Motion law for constraints
Constraints motion best example is in your childhood your father hold your hand and walk on the road means your motion was guided by your father as your father will move you will follow the path of your father hence your motion is called constraint motion.
if two block A & B are attached together and we are applying force on block A then block A & B will move together then we can say displacement of block A & B will be same because both are attached moving together from here we can write xa = xb where xa displacement of block A and xb displacement of block B now differentiate this equation with respect to time we will get
d(xa)/dt = d(xb)/dt
va = vb ( velocity of block A & B are also same ) again differentiate with respect to time
d(va)/dt = d(vb)/dt ( acceleration of block A & B are also same)
hence these equation are called constraints equation.
above are simple pulley question where we solve easily but for complex question we need some important method to solve question so one method is virtual work method by which we use to solve pulley constraints question see below picture.
Now we will learn virtual work method for solving difficult problem virtual work method made easy to understand complex problem you can use this method for complex problem suppose two block are attached through single pulley as shown in figure.

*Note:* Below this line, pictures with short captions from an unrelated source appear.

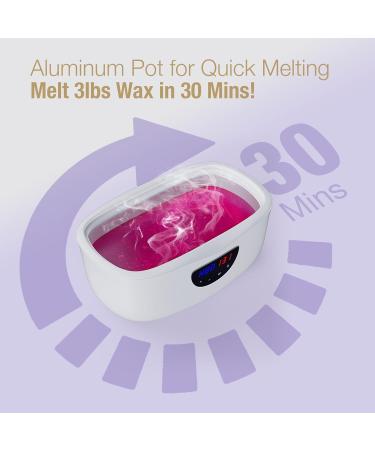 Machine cire de paraffine pour les mains et les pieds chauffe-cire avec mode automatique pour spa domicile adapt aux d butants kit tout-en-un pour bain de paraffine blanc - Buy Online on GoSupps.com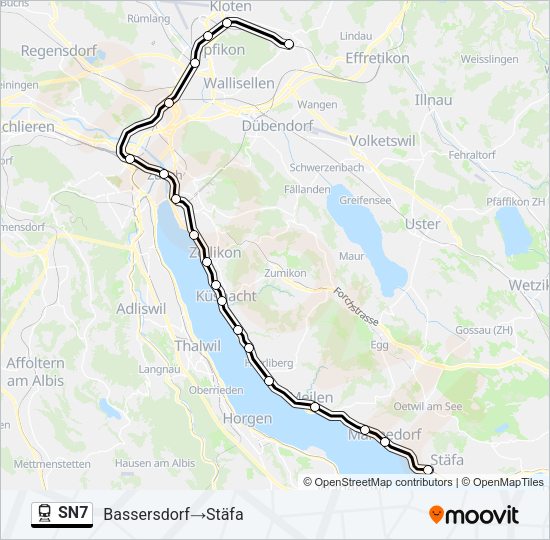 SN7 Train Line Map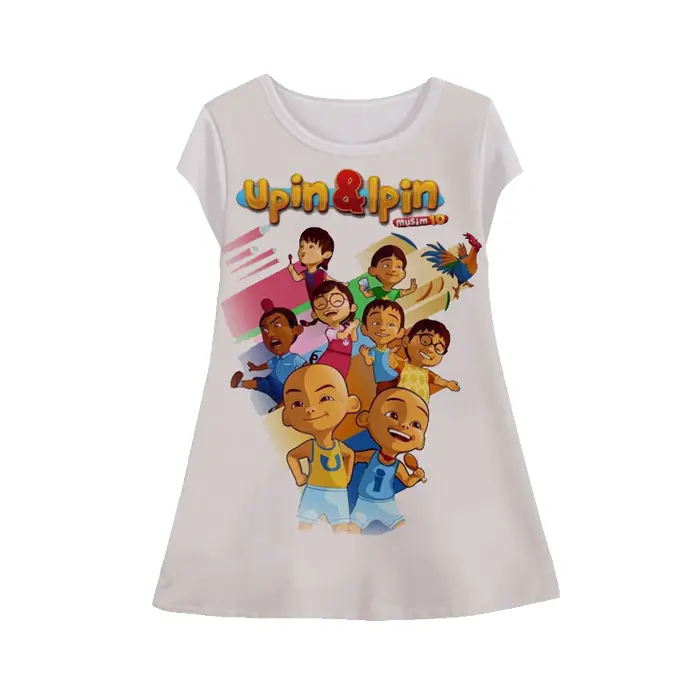 Dress Anak Upin Ipin Tunik-Upin-4-designWD - Gudang Dress 3D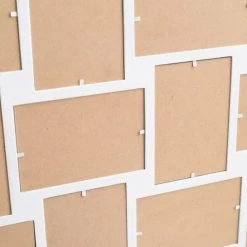 Mobili Rebecca Pêle-mêle Photos Pêle-mêle Pour 12 Photos De Taille 10x15 En Mdf Blanc -Pêle-mêle photos Soldes pele mele pour 12 photos de taille 10x15 en mdf blanc 3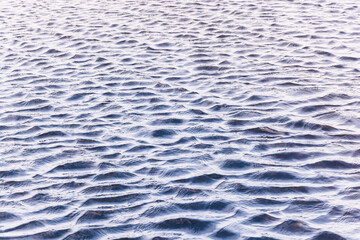 Fototapeta premium Blue water surface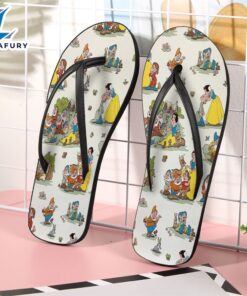 Disney Snow White And Dwarfs Pattern Gift For Fan Flip Flop Shoes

From above second picture lets big pulley has tension T in rope big pulley is fixed as shown now small pulley has tension T1 in rope small pulley is movable its mean that small pulley will work but big pulley is fixed hence it will not work now apply work done by each pulley so for big pulley suppose small pulley moves up by displacement xp now we can write equation for big pulley rope
T*xa+T*xp = 0 ( Net work done by rope is zero )
xa +xp = 0
now for small pulley since pulley is massless hence tension in rope will be T/2 small pulley upward tension in rope is T hence downward tension in rope will be T/2
now apply work done
-T/2*xb -T/2*xp -T/2*xp = 0
-xb -xp-xp = 0
xb = -2xp or xp = -xb/2 put in above equation we get.
xa -xb/2 = 0
xa = xb/2 ( this is our constraint equation relation )
now we can write this equation in short form also work done by rope first and work done by rope second will be zero w1+w2 =0
(T*xa+T*xp) + (-T/2*xb-T/2*xp-T/2*xp) = 0
see here pulley term is going to cancelled its mean that if we don’t write pulley work or forget then result will be correct this is important point to remember
xa = xb/2 i hope that you have enjoyed learning Motion law for constraints and your concept is now clear thanks for reading.
dated 12th Aug 2018